Intitulée Generation 2023, la troisième édition de la triennale Generation (jusqu’au 20 août) présente plus de 50 jeunes artistes sélectionnés parmi 1 004 propositions. De nombreuses œuvres ont été créées pendant la pandémie, c’est-à-dire au moment où le monde tel que nous le connaissions jusque-là a pris fin.
Dès l’entrée, avant même d’avoir été en mesure de se focaliser sur quoi que ce soit d’autre, une vidéo sollicite l’attention du visiteur.
Sur un écran rectangulaire orienté verticalement, nous voilà témoin d’une succession silencieuse de dizaines de visages humains qui défilent à une cadence rapide. Le rythme légèrement irrégulier de cette animation produit un effet comparable à celui d’un folioscope. Chaque nouveau visage se déforme, les traits s’étirent, la texture de la peau change ou les couleurs prennent l’éclat du néon… jusqu’à ce que le visage suivant prenne forme.
Changez de visage !
Voici Face: to put on a face, to remove a face, une installation de Juho Lehiö (né en 2000) organisée comme une table de maquillage, mais avec un écran à la place du miroir. Même si cette table permet toujours de se maquiller, elle intègre une autre possibilité qui s’est affirmée ces dernières années dans l’univers virtuel : celle de faire appel à différents filtres permettant de modifier et de refaire son visage.
Pour certaines personnes, le résultat est plus vrai que nature. C’est le cas de l’une des clientes dont s’occupe Lehiö dans le cadre de son travail de maquilleur. C’est d’ailleurs cette même personne qui lui aura finalement inspiré son œuvre.
De l’autre côté de l’installation, le visiteur peut s’asseoir devant un écran du même type, toujours équipé d’une caméra, pour tester une série de filtres sur son propre visage. En portant le regard au-delà de la station de maquillage de Lehiö, une autre image rectangulaire apparaît sur le mur.
Des couches révélatrices
Selfportrait with makeup, une vaste toile de Johanna Saikkonen (1998), est plus haute que large. La tête et les épaules du sujet remplissent le cadre ; s’il s’agissait d’une photo, on pourrait dire qu’elle a été recadrée au plus près. Le spectateur observe cette œuvre en levant légèrement les yeux, l’angle rappelant celui qui nous est habituel quand nous passons un appel vidéo.
Vue de loin, la texture riche et multicouches me suggérait qu’une généreuse épaisseur de peinture avait été appliquée sur la toile, mais je me suis rendu compte que ce n’était pas le cas quand je me suis retrouvé face à l’image. Ce qu’on distingue alors, c’est la texture de la toile sous-jacente, la surface de la peau du sujet et le maquillage qui la recouvre.
On voit une mèche de cheveux indisciplinés échappés du gros de la chevelure et l’ombre portée de ces cheveux sur le front du sujet. La lumière provient d’un point situé quelque part au-dessus du personnage, ce qui crée des cercles d’ombre autour de ses yeux et par ailleurs une ombre courant de son menton à sa clavicule.

········

Consigne 1:
Répondez à ces questions sur l'extrait consacré à la triennale Generation :
(a) Parmi combien de propositions les jeunes artistes ont-ils été sélectionnés ?
(b) Quel objet remplace le miroir dans l'installation de Juho Lehiö ?
(c) Quel métier Juho Lehiö exerce-t-il ?
Consigne 2:
Recopiez le passage de l'extrait sur la triennale Generation qui commence par « Sur un écran » et va jusqu'à « suivant prenne forme. ».
Les entrées n'ont aucun lien avec l'extrait.

········

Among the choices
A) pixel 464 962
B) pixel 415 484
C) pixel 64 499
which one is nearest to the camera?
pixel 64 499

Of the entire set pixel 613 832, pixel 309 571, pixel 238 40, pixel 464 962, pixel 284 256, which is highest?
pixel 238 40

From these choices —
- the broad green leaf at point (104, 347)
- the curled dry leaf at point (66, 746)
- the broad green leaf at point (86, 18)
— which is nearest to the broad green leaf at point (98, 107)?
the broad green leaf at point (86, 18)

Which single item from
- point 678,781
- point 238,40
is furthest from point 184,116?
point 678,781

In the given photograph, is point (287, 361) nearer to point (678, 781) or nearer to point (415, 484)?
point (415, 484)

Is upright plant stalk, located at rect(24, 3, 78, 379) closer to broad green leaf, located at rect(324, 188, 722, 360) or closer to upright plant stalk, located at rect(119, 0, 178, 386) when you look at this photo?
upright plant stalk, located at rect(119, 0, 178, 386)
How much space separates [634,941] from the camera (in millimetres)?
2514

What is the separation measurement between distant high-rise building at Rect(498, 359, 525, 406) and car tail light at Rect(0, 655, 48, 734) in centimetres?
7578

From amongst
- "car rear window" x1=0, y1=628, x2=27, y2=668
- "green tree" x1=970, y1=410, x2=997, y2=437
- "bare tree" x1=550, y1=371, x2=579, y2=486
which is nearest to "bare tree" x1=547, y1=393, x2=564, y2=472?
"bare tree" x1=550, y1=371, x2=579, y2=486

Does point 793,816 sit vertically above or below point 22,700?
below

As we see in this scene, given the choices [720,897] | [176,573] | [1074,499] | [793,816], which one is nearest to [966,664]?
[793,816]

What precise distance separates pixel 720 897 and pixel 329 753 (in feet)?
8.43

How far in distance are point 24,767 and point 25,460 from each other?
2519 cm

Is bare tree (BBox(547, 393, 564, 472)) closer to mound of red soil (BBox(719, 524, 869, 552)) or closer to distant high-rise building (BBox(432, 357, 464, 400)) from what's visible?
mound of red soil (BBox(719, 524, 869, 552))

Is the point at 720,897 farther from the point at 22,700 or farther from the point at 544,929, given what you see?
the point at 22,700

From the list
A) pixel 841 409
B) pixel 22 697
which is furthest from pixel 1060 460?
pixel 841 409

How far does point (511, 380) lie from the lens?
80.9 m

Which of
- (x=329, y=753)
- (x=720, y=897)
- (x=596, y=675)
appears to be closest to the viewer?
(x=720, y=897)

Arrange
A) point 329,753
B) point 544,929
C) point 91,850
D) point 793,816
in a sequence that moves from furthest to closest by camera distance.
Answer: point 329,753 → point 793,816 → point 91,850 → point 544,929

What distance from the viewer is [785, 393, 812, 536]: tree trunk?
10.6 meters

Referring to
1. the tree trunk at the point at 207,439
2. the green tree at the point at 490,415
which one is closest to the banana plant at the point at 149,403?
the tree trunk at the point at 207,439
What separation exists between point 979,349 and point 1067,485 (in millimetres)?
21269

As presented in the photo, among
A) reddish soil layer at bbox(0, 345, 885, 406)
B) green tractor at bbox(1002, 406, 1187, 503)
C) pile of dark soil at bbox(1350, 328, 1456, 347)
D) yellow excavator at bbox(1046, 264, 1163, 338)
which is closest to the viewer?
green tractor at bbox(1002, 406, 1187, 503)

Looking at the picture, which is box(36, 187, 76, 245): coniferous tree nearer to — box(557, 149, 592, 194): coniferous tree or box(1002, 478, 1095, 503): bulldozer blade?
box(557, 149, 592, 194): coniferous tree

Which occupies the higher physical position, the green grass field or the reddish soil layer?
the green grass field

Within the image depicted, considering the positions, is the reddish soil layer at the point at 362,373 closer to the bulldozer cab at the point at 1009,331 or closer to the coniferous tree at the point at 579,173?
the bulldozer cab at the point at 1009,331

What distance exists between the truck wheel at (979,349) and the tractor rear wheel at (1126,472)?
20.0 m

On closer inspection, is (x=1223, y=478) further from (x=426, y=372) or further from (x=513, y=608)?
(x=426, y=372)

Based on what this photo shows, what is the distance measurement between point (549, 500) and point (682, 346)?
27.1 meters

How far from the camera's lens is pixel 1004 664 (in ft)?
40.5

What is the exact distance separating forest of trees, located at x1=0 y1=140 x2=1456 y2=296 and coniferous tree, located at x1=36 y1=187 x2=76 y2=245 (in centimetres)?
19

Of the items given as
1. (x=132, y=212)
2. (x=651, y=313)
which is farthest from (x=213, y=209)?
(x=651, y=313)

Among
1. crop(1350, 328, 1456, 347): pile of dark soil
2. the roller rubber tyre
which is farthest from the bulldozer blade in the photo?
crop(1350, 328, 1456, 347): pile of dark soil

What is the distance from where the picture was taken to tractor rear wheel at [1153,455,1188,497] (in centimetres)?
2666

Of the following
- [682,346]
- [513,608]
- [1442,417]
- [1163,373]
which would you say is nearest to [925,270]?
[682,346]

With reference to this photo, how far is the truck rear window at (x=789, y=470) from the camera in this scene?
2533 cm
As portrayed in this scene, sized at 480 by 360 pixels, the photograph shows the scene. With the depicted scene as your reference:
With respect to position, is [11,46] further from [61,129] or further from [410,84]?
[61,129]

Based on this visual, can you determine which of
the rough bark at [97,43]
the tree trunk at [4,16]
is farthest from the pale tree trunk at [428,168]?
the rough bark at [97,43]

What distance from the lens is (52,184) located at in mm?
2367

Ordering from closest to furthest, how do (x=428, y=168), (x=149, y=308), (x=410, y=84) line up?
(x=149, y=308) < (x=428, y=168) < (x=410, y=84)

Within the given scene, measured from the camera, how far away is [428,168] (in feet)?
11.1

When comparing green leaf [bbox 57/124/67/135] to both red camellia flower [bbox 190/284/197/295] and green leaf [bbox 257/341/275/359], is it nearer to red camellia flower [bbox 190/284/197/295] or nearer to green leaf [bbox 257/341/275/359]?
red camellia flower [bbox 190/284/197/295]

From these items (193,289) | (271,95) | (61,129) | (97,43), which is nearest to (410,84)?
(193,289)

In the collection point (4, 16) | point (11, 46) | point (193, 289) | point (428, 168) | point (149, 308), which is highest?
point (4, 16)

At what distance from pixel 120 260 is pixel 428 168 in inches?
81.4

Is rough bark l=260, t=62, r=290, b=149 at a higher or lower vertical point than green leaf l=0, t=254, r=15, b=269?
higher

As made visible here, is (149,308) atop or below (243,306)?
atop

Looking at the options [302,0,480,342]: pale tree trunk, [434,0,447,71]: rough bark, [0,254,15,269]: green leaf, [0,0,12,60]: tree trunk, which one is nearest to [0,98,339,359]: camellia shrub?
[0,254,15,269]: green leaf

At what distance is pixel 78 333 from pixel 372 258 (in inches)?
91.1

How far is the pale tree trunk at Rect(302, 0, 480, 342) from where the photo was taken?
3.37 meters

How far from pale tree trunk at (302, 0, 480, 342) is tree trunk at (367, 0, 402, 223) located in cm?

········

Réponse 1:
(a) 1 004 propositions.
(b) Un écran.
(c) Maquilleur.

Réponse 2:
Sur un écran rectangulaire orienté verticalement, nous voilà témoin d’une succession silencieuse de dizaines de visages humains qui défilent à une cadence rapide. Le rythme légèrement irrégulier de cette animation produit un effet comparable à celui d’un folioscope. Chaque nouveau visage se déforme, les traits s’étirent, la texture de la peau change ou les couleurs prennent l’éclat du néon… jusqu’à ce que le visage suivant prenne forme.